Matheus Pereira: Em relação aos custos, quais os pontos positivos dos sistemas a seco se comparado ao sistema convencional de construção?
Luciano Andrades: A questão dos custos, após a questão do transporte, é sem dúvidas, um ponto frágil e que gera discussões. As tecnologias de construção a seco, pré-fabricadas, ainda não são conseguem competir financeiramente com o sistema de construção convencional, pois a indústria da construção convencional é muito maior e mais consolidada, mas, por outro lado, a mão de obra é pouco especializada. Porém, é importante dizer que o outro lado tem a indústria, no caso o da construção com pré-fabricação, há investimentos e custos na qualidade do trabalho dos empregados e equipamentos, mas, por conta da menor demanda, há custo elevado. Nós tentamos defender esse sistema de pré-fabricação a todo o momento, pois apresenta qualidade superior em tempo de obra, economia, limpeza do canteiro, menor agressividade ao ambiente, rapidez construtiva, etc. Portanto, este custo extra que não enxergamos na construção convencional, como o desperdício e lixo, por exemplo, nós apresentamos como vantagem da construção a seco.
Matheus Pereira: Vimos em sua apresentação diferentes sistemas construtivos, desde o CLT até o uso de steel frame. Há alguma predileção por parte do escritório?
Luciano Andrades: Não temos sistemas construtivos prediletos, mas acreditamos que essa relação depende da avaliação de cada local, ou seja, do terreno e em como adaptar a cada sistema ao espaço a ser implantado. Por outro lado, também há a possibilidade de trazermos algo de muito longe e talvez essa não seja a melhor opção, mas há situações que não há outra forma. Neste momento, por exemplo, estamos desenvolvendo um projeto hoteleiro em Fernando de Noronha com a mesma lógica com os sistemas que já estamos trabalhando, no entanto, para este caso não há outra forma, necessitamos pensar um sistema que possa ser transportado, movimentado e desembarcado a partir de um outro estado e como se adaptar ao melhor resultado é nosso principal desafio. A indústria hoje tem avançado, mas há vários sistemas disponíveis no mercado e o Brasil é bem servido, desde indústria do aço até a madeira. Ainda construímos muito pouco com madeira, mas acredito que isso vá mudar e cada vez mais veremos o material inserido no processo de construção. Mas, é importante dizer que nosso escritório tem ficado atento às inovações passíves de serem adaptadas a cada situação.

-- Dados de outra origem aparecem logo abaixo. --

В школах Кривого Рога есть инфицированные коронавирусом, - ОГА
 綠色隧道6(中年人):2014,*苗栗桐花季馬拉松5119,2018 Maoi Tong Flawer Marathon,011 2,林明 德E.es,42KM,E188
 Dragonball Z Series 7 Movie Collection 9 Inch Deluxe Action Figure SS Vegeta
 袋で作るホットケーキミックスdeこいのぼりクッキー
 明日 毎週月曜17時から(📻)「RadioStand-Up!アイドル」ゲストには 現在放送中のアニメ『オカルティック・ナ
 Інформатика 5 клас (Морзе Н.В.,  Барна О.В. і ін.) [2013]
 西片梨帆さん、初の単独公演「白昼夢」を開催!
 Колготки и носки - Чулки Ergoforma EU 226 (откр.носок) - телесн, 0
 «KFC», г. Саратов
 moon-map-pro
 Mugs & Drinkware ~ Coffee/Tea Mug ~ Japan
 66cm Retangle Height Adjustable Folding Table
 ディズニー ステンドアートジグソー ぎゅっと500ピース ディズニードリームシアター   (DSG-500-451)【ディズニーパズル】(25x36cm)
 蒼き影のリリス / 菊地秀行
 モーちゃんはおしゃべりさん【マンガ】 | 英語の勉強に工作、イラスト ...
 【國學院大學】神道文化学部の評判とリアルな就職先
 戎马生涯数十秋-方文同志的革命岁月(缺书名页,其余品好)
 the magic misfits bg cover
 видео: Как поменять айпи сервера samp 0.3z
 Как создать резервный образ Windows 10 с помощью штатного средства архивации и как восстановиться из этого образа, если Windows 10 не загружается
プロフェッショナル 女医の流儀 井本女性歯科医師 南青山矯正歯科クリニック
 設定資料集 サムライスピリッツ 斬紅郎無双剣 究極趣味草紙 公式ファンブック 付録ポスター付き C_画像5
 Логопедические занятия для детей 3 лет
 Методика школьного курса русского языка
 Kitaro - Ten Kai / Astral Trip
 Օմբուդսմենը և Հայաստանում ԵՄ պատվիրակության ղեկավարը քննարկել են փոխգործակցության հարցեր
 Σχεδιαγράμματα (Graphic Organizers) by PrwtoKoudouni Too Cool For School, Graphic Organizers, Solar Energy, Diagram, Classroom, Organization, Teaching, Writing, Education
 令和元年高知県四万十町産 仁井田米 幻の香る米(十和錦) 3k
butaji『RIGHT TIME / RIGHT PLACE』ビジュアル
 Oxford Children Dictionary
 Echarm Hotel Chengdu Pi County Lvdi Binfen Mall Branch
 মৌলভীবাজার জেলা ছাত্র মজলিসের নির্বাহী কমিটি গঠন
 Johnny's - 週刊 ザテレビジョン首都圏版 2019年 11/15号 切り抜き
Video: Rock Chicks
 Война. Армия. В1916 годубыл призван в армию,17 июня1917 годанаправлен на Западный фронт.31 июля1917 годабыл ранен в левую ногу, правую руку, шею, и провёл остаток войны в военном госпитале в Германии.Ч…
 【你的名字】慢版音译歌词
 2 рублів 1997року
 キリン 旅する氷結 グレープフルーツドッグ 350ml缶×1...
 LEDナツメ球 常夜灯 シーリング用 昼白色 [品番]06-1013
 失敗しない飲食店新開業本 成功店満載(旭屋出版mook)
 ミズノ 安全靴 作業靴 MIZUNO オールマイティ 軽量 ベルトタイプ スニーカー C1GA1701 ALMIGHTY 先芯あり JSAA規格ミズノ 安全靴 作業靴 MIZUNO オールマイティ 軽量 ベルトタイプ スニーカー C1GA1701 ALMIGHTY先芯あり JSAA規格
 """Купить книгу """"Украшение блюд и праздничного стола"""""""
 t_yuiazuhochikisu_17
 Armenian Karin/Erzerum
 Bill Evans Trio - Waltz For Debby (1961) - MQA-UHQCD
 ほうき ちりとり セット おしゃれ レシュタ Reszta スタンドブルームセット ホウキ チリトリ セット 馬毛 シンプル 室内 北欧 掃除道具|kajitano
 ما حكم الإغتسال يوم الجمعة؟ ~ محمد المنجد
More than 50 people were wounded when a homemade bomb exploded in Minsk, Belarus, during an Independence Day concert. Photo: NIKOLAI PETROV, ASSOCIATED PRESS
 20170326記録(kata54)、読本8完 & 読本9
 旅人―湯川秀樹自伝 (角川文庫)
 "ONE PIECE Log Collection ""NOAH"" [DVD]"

Matheus Pereira: Em sua opinião, é possível que nos próximos anos a Tiny Houses se popularizem?
Luciano Andrades: É difícil esta questão! Já tivemos situações, como no início de nossa conversa, em que falamos sobre os casos modernos, e se tentou fazer isso e não houve êxito. As Cases Study Houses, por exemplo, são exemplos disso, projetos de catálogo de altíssima qualidade que talvez a arquitetura com essa concepção chegasse em seu ponto mais alto ao ponto de vista do escritório. Esse movimento dos Estados Unidos nos trouxe exemplos que até hoje percebemos sua contemporaneidade, apesar de moderno, mas não teve êxito. E hoje, a forma como a indústria encara a construção é um pouco diferente do passado, pois havia a necessidade de repetição com a lógica fordista, de produção em série. Hoje, os sistemas de CNC, nos mostra que a lógica não é a mesma da repetição, pois hoje a máquina pode realizar o reaproveitamento do material, mas também podem realizar vários outros desenhos e isso gera uma customização e talvez, isso possa contribuir para a aceitação em comprar um produto com a ideia de série, mas que é concebido de maneira customizada para cada pessoa. Essa lógica, que talvez seja o problema, as pessoas compram vários produtos fabricados em série, desde carros e celulares até roupas e eletrônicos do cotidiano. Por outro lado, a casa tem a ideia e necessidade de personalização, então é difícil confirmar, mas, a construção pré-fabricada agora pode vingar. Ainda é cedo, mas esperamos que sim.